What to include in minutes of board meetings
Generally, the following details should be included in the minutes of board meetings, including the first board meeting of the directors:
- date, time, and location of the meeting
- names of all directors present and those who were unable to attend
- names and roles of anyone else in attendance
- name of the chairperson of the meeting
- whether the quantity of directors in attendance represents a “quorum” – this is the minimum number of directors required to make decisions
- agenda of the meeting
- proposed resolutions or matters to be considered
- decisions of each director with regards to resolutions or other matters
- signature of the chairperson or a director
Minutes of the first board meeting of directors
Companies should arrange a first board meeting of the directors as soon as possible after company formation, even if there is only one director.
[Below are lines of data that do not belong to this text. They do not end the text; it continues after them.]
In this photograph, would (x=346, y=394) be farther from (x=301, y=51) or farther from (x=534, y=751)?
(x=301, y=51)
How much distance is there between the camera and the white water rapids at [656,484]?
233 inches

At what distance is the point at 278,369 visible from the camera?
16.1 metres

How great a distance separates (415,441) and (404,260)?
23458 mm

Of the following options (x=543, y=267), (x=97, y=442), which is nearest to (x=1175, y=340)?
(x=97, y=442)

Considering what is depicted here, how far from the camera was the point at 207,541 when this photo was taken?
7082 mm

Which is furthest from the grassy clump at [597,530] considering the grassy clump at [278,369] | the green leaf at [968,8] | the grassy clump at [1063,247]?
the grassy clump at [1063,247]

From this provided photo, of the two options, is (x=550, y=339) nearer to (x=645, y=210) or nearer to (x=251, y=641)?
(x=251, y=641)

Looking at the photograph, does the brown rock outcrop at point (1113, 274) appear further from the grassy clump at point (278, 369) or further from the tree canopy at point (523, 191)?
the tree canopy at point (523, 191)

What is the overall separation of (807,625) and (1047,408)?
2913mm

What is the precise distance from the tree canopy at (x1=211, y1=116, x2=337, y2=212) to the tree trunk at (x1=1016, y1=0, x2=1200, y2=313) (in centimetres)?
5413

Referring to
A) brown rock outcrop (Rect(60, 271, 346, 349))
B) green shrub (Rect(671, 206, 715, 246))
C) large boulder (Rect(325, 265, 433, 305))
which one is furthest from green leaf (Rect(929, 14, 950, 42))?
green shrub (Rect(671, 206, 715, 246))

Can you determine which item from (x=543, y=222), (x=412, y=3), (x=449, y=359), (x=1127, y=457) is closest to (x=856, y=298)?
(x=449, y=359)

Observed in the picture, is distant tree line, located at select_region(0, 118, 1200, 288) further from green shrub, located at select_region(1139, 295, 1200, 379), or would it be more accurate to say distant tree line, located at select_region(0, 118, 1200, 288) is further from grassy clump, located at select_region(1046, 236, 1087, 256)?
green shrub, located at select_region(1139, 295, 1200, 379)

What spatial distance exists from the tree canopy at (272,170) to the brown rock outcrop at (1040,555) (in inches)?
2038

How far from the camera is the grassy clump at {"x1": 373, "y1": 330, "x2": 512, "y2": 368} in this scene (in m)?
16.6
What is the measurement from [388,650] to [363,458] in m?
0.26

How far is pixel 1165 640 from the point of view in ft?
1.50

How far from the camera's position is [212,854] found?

The purpose of this meeting is to formally discuss the management of the business and allow directors to familiarise themselves with the company’s articles of association.
This meeting provides an opportunity for the directors to make suggestions, raise concerns, discuss strategies, consider various management options, confirm statutory reporting and filing requirements, and discuss the company’s finances and accounting requirements.
During the course of the first board meeting, the types of matters that may be discussed include:
- the appointment of an appropriate chairperson
- share capital
- issuing share certificates
- deciding whether to appoint a company secretary
- finances and accounting, including budgets, operating costs, bank accounts, loans, investments, and salaries
- the appointment of an auditor and/or accountant
- proposals and strategies for the direction of the business
- confirming the duties and responsibilities of directors
- confirming the company’s accounting reference date (ARD)
- registering the company for Corporation Tax, VAT, and PAYE
- deadlines for filing annual accounts and a Confirmation Statement
Other matters that may be discussed during this meeting include:
- marketing, advertising, and branding strategies
- stock, equipment, machinery, supplies, and business premises
- suppliers, manufacturers, and distributors
- health and safety policies
- business insurance
- hiring employees and/or contractors
- training requirements
- licences and certifications for business operations
Who must be given a copy of the minutes of the first board meeting?
Every director and any other person in attendance at a board meeting should be given a copy of the minutes. A copy should also be kept at the registered office or SAIL address for a minimum of 10 years.
Members (shareholders or guarantors) must be given a copy of the minutes of meetings if they request them.
How long must minutes and copies of resolutions be kept for?
Minutes must be kept for a minimum of 10 years from the date of the meeting at which they are taken. They must be made available for public inspection at the company’s registered office or SAIL address during that time.